The problem: Scan the records for the string "Bitcoin", then copy each line that has it.

Collected data:
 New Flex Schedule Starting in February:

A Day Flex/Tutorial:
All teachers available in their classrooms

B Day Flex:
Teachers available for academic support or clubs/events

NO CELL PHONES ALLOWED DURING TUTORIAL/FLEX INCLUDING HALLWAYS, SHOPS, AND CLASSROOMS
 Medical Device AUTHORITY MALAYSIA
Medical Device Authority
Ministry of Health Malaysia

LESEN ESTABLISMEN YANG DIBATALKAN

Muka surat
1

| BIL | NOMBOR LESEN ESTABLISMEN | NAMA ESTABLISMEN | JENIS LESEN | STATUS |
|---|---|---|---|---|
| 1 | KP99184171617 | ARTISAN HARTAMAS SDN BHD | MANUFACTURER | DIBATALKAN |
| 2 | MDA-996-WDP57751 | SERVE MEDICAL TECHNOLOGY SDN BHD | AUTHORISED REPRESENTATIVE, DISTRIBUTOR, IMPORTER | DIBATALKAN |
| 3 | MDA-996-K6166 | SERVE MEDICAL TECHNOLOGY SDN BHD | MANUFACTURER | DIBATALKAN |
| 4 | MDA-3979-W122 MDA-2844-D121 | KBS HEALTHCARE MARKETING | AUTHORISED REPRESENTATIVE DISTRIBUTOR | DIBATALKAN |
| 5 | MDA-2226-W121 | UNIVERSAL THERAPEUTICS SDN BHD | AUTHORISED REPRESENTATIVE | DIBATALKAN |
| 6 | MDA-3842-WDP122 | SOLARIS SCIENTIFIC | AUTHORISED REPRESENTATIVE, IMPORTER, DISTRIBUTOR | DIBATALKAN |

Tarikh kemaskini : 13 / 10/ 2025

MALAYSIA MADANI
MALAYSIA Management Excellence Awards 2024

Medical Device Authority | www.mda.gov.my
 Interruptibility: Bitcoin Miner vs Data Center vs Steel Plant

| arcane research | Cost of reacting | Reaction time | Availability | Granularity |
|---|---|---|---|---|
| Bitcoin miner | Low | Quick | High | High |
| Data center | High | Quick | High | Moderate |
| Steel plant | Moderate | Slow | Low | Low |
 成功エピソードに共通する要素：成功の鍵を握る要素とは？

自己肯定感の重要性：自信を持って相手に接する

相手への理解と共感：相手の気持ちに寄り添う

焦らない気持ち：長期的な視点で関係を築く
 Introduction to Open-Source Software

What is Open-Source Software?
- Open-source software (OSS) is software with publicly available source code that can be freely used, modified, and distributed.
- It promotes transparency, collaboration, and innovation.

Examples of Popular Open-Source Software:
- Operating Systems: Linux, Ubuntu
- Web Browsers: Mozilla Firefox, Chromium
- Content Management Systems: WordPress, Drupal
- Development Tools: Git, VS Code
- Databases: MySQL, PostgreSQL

Answer box:
 Interruptibility: Bitcoin Miner vs Data Center vs Steel Plant
| Bitcoin miner | Low | Quick | High | High |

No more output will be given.